8. En quatrième lieu, le moyen tiré de la méconnaissance des stipulations de l’article 3 de la convention européenne de sauvegarde des droits de l’homme et des libertés fondamentales est inopérant à l’encontre de la décision portant obligation de quitter le territoire qui n’a pas pour objet ni pour effet de fixer le pays à destination duquel M. B pourra être éloigné d’office.
En ce qui concerne la légalité de la décision fixant le pays de renvoi :
9. En premier lieu, pour les mêmes motifs que ceux énoncés au point 7 de la présente ordonnance, les moyens tirés de ce que la décision contestée est entachée d’une méconnaissance des stipulations de l’article 8 de la convention européenne de sauvegarde des droits de l’homme et des libertés fondamentales et d’une erreur manifeste d’appréciation doivent être écartés.
10. En second lieu, si M. B reprend en appel le moyen tiré de ce que la décision contestée méconnaît les stipulations de l’article 3 de la convention européenne de sauvegarde des droits de l’homme et des libertés fondamentales, il ne verse en cause d’appel aucun élément de nature à remettre en cause l’appréciation à laquelle se sont livrés les premiers juges, lesquels ont, à bon droit, relevé qu’il n’était pas démontré que le requérant serait exposé à des peines ou des traitements inhumains ou dégradants en cas de retour dans son pays d’origine. Par suite, ce moyen doit être écarté par adoption des motifs retenus à bon droit par le tribunal administratif au point 18 de son jugement.

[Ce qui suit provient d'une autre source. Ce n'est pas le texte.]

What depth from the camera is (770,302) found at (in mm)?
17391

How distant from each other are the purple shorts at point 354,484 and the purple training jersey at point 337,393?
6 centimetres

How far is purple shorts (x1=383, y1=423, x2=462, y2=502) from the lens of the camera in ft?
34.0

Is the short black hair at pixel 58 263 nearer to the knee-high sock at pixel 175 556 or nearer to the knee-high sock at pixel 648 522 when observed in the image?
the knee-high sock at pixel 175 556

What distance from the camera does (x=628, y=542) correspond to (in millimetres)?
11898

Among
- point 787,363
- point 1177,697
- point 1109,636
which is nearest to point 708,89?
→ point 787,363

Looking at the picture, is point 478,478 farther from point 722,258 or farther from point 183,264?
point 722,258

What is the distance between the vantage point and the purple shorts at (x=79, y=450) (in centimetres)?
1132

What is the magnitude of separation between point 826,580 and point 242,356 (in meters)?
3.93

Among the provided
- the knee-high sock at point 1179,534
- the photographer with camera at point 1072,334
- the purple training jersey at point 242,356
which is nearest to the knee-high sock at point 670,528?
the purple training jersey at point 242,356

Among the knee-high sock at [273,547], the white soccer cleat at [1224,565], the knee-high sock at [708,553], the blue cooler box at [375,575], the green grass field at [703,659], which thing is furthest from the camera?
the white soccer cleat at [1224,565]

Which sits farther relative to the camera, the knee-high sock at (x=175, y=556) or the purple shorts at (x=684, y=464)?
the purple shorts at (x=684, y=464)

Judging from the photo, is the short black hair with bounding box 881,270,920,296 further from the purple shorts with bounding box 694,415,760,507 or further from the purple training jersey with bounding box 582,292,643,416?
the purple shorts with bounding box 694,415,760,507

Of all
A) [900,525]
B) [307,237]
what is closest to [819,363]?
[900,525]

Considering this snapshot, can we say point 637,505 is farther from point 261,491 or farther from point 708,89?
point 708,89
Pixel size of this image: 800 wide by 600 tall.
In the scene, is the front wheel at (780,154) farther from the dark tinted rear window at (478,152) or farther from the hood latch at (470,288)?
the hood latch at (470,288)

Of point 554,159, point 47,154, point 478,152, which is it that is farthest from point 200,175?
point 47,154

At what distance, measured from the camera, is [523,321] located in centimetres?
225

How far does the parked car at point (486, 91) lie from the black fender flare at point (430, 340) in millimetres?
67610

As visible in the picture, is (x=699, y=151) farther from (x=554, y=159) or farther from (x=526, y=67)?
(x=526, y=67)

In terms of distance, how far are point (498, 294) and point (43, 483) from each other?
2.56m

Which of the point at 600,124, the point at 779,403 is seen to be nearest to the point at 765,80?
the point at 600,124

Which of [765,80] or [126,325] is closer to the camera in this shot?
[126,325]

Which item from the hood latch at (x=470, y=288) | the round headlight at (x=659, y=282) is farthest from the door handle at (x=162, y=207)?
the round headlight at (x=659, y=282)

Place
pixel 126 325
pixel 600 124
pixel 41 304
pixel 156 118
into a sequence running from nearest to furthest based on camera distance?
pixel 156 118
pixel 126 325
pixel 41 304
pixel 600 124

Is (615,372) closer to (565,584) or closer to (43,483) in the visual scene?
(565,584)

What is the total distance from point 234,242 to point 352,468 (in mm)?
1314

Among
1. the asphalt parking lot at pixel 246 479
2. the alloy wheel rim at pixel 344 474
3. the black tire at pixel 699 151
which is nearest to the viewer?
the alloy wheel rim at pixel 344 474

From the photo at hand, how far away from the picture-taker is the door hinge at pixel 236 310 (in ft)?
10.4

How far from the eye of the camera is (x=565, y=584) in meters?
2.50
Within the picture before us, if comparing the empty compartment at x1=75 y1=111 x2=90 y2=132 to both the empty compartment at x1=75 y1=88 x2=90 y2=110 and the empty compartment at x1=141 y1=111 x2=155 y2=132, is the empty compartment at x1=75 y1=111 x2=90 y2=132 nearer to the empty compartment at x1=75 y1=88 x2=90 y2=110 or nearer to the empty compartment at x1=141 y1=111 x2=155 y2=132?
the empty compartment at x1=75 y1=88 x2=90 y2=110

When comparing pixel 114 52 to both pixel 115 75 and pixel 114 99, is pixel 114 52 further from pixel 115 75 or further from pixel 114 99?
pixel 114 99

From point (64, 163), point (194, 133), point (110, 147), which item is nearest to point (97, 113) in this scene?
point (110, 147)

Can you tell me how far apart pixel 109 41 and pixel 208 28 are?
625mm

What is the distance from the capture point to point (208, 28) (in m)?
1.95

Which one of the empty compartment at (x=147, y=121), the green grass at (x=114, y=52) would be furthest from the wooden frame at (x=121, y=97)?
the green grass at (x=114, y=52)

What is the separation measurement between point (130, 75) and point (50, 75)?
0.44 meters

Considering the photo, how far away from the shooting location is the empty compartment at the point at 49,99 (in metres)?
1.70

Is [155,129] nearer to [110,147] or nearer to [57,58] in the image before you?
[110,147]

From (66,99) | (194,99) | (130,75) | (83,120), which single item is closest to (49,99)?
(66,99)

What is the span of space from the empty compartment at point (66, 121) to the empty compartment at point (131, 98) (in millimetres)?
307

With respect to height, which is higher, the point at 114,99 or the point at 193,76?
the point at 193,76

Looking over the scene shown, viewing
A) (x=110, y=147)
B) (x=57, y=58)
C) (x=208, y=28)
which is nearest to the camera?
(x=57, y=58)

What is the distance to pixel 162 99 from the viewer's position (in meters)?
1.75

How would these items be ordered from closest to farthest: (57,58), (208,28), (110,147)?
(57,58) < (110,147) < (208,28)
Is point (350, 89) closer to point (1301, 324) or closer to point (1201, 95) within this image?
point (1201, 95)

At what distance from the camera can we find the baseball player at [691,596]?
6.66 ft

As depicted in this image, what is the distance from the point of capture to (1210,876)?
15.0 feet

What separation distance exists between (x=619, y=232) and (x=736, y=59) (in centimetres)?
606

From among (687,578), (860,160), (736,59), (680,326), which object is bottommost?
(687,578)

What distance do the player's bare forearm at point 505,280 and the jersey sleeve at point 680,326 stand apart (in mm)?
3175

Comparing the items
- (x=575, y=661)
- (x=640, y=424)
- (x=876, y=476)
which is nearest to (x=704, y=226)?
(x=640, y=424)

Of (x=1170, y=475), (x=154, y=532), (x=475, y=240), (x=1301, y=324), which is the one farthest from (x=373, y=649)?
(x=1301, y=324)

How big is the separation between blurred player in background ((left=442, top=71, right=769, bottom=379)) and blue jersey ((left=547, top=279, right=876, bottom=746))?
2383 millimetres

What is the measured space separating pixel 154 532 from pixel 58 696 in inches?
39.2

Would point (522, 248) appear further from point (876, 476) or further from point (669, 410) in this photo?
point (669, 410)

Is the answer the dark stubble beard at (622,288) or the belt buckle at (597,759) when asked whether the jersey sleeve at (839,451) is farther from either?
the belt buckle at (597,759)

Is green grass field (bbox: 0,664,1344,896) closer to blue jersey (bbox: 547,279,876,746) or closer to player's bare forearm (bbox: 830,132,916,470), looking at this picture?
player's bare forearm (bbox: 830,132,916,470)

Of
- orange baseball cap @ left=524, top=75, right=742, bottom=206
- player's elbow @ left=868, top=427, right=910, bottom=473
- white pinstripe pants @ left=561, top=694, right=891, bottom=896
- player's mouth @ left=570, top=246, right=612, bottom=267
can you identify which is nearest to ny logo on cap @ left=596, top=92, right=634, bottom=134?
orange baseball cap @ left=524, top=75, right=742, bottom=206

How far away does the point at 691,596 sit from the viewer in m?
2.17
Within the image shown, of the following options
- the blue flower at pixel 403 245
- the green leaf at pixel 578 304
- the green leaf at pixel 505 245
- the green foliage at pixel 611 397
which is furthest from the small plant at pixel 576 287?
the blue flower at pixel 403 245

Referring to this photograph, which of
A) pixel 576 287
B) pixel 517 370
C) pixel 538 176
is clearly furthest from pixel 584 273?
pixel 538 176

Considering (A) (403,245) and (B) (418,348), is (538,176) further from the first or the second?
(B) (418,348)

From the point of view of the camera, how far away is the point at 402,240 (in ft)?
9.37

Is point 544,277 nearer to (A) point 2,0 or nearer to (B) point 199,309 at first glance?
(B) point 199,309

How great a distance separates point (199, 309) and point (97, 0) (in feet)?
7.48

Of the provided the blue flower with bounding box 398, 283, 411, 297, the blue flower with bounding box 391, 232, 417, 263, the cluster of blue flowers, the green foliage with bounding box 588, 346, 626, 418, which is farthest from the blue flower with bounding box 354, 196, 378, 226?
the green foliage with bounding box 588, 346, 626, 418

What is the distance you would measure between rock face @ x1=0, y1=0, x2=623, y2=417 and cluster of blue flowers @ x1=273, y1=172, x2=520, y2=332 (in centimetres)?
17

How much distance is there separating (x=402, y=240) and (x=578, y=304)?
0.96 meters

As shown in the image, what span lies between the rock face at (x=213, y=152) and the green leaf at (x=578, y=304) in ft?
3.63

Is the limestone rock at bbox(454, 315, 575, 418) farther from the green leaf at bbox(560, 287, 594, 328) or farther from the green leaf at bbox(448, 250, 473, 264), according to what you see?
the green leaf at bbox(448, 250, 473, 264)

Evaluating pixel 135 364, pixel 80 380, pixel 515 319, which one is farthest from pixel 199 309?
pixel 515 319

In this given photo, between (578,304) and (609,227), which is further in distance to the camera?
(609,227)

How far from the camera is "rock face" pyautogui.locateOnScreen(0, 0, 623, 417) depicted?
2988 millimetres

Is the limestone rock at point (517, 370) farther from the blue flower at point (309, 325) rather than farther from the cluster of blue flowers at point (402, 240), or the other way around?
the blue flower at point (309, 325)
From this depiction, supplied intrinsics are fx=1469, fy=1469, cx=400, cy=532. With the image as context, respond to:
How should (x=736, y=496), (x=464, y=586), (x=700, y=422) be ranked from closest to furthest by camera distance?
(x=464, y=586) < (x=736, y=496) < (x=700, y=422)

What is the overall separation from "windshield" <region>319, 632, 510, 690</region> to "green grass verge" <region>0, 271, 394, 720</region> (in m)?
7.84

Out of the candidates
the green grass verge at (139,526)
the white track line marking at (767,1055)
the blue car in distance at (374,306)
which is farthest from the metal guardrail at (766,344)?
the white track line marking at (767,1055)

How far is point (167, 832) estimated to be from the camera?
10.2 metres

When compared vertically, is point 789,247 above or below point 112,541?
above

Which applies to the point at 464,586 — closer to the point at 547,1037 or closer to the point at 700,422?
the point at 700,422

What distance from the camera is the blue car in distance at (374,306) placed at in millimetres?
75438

11. Il résulte de tout ce qui précède que la requête d’appel de M. B, en ce qu’elle tend à l’annulation du jugement du 21 juin 2024 et de l’arrêté du 16 avril 2024, est manifestement dépourvue de fondement au sens des dispositions de l’article R. 222-1 du code de justice administrative citées au point 2. Dès lors, elle ne peut qu’être rejetée en toutes ses conclusions, y compris celles relatives aux fins d’injonction ainsi que celles aux frais de l’instance.
O R D O N N E :
Article 1er : La requête de M. B est rejetée.
Article 2 : La présente ordonnance sera notifiée à M. A B.
Copie en sera adressée au préfet de police.
Fait à Paris, le 11 décembre 2024.
Le président de la 7ème chambre,
B. AUVRAY
La République mande et ordonne au ministre de l’intérieur en ce qui le concerne, ou à tous commissaires de justice à ce requis en ce qui concerne les voies de droit commun contre les parties privées de pourvoir à l’exécution de la présente décision.